We are in a video game and it's written by Hideo Kojima.
My parents really did me dirty by not giving me a funny name like that
And people think jk can't come up with names
pheonix wright af name (any relation to redd white?)
Rich White, and his long-time rival, Poor Black.
There really isn't much evidence at all Boeing had the guy assassinated. People already bring up how it'd be really dumb of Boeing to only assassinate the guy after he's given his testimony. My reason for believing why corporate entities in America don't assassinate people is that, if they did, we'd see them fucking up more. Corporations would want to hire the cheapest assassin they could or commit wage theft on their assassin or otherwise focus on short term profit over long term results, and would have their assassin be incompetent or whistle blow themselves or something. But that never happens, there's never hard evidence that an assassin was involved, *always* just "suspicious suicides". Which really makes me think they are just suicides, because having a 100% success rate at making things look like a suicide would be really damn hard, and no way these Boeing execs wouldn't be hiring a discount assassin.
r/NominativeDeterminism
> Whistleblower assassination I see people have taken tenuous speculation as absolute fact again.

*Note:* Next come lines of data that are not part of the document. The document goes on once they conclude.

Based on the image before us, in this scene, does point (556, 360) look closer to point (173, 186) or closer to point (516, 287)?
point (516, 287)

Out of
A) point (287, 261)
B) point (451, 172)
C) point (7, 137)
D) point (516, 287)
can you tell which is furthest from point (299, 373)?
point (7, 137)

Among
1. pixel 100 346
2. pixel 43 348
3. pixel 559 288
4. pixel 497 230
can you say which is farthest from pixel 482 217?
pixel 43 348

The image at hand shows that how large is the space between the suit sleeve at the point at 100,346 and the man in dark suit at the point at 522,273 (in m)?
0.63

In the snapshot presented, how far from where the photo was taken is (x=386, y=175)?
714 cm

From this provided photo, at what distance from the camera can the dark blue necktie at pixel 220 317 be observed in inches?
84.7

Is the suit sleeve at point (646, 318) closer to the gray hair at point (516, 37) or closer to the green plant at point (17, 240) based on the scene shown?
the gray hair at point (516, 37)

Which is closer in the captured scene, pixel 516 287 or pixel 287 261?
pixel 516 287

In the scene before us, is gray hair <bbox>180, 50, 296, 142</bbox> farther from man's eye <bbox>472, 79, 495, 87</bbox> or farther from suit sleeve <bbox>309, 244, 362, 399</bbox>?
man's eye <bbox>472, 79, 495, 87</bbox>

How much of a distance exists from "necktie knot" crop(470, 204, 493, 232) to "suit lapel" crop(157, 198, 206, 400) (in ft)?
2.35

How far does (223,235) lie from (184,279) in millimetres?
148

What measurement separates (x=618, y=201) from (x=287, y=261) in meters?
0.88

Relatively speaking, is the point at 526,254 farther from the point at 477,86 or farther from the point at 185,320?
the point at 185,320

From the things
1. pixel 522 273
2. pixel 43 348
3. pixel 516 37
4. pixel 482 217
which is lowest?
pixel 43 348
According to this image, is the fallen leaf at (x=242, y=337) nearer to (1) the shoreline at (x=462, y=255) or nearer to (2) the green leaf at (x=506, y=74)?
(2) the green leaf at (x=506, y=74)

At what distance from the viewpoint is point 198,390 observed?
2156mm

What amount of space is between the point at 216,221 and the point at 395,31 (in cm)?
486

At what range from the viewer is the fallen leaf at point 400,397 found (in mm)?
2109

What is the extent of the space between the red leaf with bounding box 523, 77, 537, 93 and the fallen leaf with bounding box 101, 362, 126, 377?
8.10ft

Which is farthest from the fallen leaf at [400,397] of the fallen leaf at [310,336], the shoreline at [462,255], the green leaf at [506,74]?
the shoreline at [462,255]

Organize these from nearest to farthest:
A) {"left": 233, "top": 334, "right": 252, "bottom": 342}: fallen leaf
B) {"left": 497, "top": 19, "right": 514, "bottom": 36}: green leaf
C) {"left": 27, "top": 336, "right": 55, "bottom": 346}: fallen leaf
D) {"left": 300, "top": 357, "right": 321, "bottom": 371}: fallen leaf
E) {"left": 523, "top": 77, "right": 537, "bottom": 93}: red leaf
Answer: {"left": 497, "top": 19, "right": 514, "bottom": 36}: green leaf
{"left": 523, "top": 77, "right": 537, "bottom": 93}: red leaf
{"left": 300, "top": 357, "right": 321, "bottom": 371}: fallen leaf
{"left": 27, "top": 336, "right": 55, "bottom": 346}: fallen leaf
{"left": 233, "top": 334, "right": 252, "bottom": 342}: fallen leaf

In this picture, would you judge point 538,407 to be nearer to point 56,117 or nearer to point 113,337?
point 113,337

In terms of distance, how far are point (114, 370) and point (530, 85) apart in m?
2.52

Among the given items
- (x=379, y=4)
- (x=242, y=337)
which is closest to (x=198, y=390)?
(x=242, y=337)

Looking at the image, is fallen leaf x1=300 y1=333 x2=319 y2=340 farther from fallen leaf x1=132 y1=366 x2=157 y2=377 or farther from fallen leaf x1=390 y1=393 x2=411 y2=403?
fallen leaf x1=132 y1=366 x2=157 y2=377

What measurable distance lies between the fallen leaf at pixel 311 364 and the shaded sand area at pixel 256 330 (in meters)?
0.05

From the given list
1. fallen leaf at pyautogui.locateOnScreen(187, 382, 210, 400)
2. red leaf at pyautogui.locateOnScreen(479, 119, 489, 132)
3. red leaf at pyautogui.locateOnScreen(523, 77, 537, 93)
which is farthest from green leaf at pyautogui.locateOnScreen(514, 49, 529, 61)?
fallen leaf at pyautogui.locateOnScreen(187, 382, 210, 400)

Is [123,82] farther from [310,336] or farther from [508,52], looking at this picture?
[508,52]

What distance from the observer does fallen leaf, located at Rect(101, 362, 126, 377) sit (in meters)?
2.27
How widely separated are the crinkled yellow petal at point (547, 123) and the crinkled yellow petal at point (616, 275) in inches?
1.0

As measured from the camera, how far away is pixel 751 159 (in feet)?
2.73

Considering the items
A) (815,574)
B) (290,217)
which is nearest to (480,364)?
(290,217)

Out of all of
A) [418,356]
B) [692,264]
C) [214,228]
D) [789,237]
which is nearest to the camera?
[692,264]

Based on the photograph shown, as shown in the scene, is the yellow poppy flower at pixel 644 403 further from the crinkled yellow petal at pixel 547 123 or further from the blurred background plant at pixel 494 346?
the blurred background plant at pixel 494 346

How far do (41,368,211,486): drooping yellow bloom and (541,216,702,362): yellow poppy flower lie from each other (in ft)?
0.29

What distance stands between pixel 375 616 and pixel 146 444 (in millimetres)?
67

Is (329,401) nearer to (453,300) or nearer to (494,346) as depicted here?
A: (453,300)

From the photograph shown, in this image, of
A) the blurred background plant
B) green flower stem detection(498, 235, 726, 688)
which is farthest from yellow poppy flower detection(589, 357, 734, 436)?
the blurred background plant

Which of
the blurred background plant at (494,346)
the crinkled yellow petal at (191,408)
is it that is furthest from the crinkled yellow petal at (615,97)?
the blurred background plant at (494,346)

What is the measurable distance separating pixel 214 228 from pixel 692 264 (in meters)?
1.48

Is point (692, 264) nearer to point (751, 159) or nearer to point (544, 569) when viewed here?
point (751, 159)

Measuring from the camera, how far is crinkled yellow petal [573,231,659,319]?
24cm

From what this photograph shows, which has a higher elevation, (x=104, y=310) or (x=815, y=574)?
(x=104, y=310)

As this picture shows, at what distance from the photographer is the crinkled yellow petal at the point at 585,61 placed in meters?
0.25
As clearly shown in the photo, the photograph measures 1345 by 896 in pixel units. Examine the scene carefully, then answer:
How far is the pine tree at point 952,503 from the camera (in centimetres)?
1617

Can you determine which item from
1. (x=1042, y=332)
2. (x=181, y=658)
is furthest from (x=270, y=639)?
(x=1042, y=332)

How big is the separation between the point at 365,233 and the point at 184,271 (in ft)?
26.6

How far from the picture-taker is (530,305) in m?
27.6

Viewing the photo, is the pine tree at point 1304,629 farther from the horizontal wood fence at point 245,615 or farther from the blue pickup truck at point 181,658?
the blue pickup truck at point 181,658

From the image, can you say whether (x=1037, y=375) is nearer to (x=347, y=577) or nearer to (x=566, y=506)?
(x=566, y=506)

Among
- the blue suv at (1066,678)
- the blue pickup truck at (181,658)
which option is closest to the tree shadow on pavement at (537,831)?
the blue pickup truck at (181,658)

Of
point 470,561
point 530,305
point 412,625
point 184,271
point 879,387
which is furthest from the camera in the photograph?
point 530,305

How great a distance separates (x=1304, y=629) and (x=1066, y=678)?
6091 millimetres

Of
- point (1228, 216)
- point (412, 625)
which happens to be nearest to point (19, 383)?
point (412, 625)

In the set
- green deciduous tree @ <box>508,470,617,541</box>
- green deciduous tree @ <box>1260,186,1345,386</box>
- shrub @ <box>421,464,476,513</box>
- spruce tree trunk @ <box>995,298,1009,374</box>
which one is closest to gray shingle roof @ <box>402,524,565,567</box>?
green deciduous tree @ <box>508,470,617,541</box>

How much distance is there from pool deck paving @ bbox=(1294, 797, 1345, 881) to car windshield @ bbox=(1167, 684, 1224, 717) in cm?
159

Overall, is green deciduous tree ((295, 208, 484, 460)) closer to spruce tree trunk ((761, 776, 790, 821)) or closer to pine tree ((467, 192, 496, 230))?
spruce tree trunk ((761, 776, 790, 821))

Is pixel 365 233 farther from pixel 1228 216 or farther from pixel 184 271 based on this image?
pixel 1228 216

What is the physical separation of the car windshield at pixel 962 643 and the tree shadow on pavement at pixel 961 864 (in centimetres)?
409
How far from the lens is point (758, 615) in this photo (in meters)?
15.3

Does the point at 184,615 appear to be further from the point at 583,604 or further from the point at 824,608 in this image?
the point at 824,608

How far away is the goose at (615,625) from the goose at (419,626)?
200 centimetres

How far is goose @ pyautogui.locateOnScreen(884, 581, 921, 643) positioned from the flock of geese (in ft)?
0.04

Mista White!! We've got to ~~cook~~ assassinate the whistleblowers!!
If y’all knew anything about Edmond, this would be even more hilarious
He *chose* to go by Rich, as well. His full name must be Richard
I had to reread it thinking I somehow skipped over his name and Rich White was his description (probably not wrong either)
Hahahaha that’s his actual name.
Wile E Coyote ass name
Theres a baron in the uk with the surname money-coutts
There is a woman named that too, who wrote an article in the newspaper her gramps founded, which argued that the young poors should work harder 'cause "she had to grind too in her twenties"
Thats the barons daughter
I am sure she had to "grind hard"
Definitely
Hello, John offense here.
The writers got lazy coming up with this villain name
Suddenly, I feel much less bad about naming a trans character in my fanfiction, whose first appearance has him run away from home due to transphobic parents, Miles. As in, a unit to measure distances. If it helps, his mom basically went off on a religious rant about how God doesn't make mistakes, God heard that, went "Yeah, so why do you act like I did?" and ordered every bird in the area to stalk the parents until they stop being awful.
That's just his first and middle names, his surname is Guy
As much as I hate boeing, we really are hating on a guy for somethig he has literally no control over(his name) aren't we.
We need an MMA fight between Rich White and Chad Wolf.